## DIRECTIONS FOR THIS TASK
In the history of Sacred Heart School below, which "Standard" class levels are mentioned, and what is the present-day name given for each?

## SELECTED EXTRACT

Sacred Heart National Secondary School (; ), commonly known as Sacred Heart Secondary School (), or Sacred Heart School (SHS), is a missionary secondary school in Sibu, a town in an East Malaysia state, Sarawak.

History

The school under the Catholic Mission (1902-1953)
In 1902, the school was founded by Father A. Hopfgartner, born on 5 January 1874, suffered a stroke and died on 15 May 1949. A clock tower and bronze plaque were erected in his memory on the school premises. The school was moved a two storied building at Lanand Road by 1905. The lower floor was used as classrooms, and the upper floor is used as hostels. In 1907, the school was transferred to Mission Road. The following year Father Hopfgarther was replaced by Father Vincent Halder, the longest serving principal of the school. In 1928, Standard Four (now Primary Six) was introduced followed by the introduction of Standard Five (now Form One) in the next year. The school has classes up to Standard Seven (now Form Three) and the number of pupils had reached 300. In Father Halder's final year as Principal, Chinese was added to the school curriculum and a Chinese department was added. After his death, Father Halder was succeeded by Rev. John Vos, who was succeeded by Rev. James Buis in 1938.

## COLLECTED MATERIAL
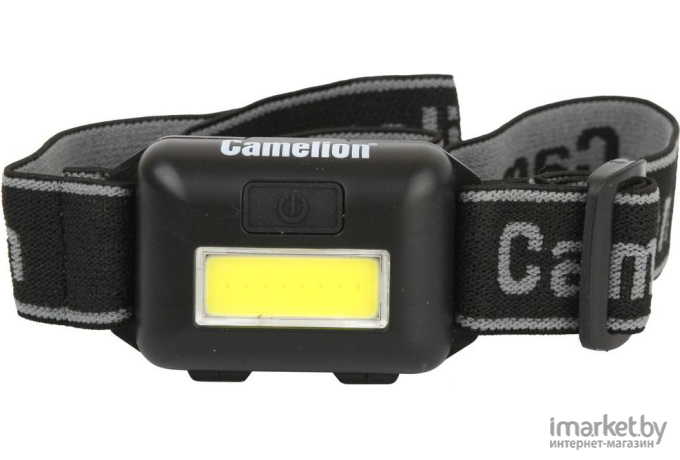 Фонарь налобный Camelion LED5355 [Э13748]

## WRITTEN RESPONSE
- Standard Four: now Primary Six
- Standard Five: now Form One
- Standard Seven: now Form Three